Weitere neue Technologien, die in Entwicklung sind und die Medizin revolutionieren, sind die robotische Chirurgie, die bionischen Technologien zum Heranzüchten von Organ(-teilen) aus Stammzellen (sog. Organoide) und auch die Genschere CRISPR-Cas9, mit der defekte Gene gezielt ausgeschaltet bzw. gesunde Gene eingebaut werden können.

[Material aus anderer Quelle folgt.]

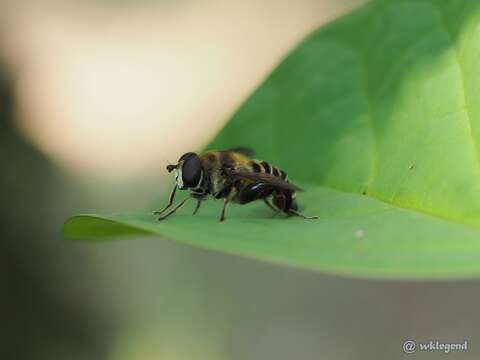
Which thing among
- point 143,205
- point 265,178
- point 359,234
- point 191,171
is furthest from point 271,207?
point 143,205

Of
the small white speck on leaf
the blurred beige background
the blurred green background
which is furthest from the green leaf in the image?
the blurred beige background

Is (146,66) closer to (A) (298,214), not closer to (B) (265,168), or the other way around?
(B) (265,168)

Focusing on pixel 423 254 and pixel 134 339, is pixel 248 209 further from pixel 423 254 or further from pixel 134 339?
pixel 134 339

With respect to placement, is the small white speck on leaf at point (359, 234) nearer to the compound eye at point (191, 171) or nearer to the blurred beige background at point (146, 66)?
the compound eye at point (191, 171)

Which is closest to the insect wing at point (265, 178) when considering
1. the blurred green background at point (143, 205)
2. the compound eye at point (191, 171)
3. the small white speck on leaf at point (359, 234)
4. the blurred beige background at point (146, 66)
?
the compound eye at point (191, 171)

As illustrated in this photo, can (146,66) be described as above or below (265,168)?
below
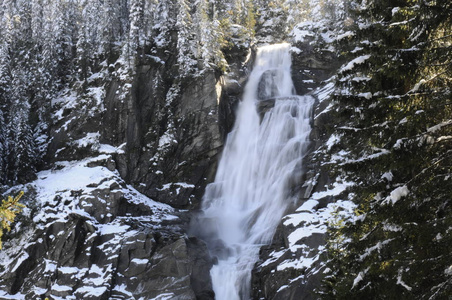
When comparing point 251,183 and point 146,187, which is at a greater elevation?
point 251,183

Um diesem Wandel der Medizin nicht nur als Beobachter zu verfolgen sondern ihn aktiv mitzugestalten, ist Infrastruktur erforderlich. "Mit der heute verfügbaren Infrastruktur am AKH Wien ist es uns nicht möglich, in diesen zukunftsweisenden Bereichen an der Spitze mitzuwirken", erklärt Prof. Müller. Deshalb entstehen am MedUni Campus AKH neue Zentren, die sich zukunftsweisenden Forschungen widmen werden. Eines wurde von der öffentlichen Hand (Bund und Gemeinde Wien) bereits finanziert, nämlich jenes für Translationale Medizin. Patienten werden dort im Rahmen von klinischen Studien Zugang zu experimentellen, neuen Therapien erhalten – für Schwerkranke oft die einzige Möglichkeit, wenn die aktuell verfügbaren Therapien nicht wirken. "Mit den politischen Entscheidungsträgern wurde vereinbart, dass die Finanzierung der neuen Projekte nicht nur mit öffentlichen Geldern erfolgen soll, sondern die MedUni Wien mit dem Zentrum für Präzisionsmedizin (ZPM) und dem Zentrum für Technologietransfer auch einen Eigenbeitrag leisten wird. Im ZPM wollen wir künftig zielgerichtete Diagnosen und Therapien für eine Vielzahl an Erkrankungen erforschen. Im Zentrum für Technologietransfer wird unter anderem ein Austausch mit der forschenden pharmazeutischen Industrie stattfinden. Um den Bau und die erforderlichen Gerätschaften für das ZPM zu finanzieren, haben wir uns dazu entschieden, Spenden zu sammeln", berichtet Prof. Müller. Für Aufmerksamkeit sorgt hier eine auffällige Werbekampagne die aktuell läuft und mit Slogans wie "Rax – Dachstein – Asthma – Großglockner" auf die Wichtigkeit der Umsetzung dieses Projekts für Patienten aufmerksam macht. Jeder Mensch, der selbst erkrankt bzw. durch eine Erkrankung in seinem persönlichen Umfeld mitbetroffen ist, soll künftig davon profitieren können.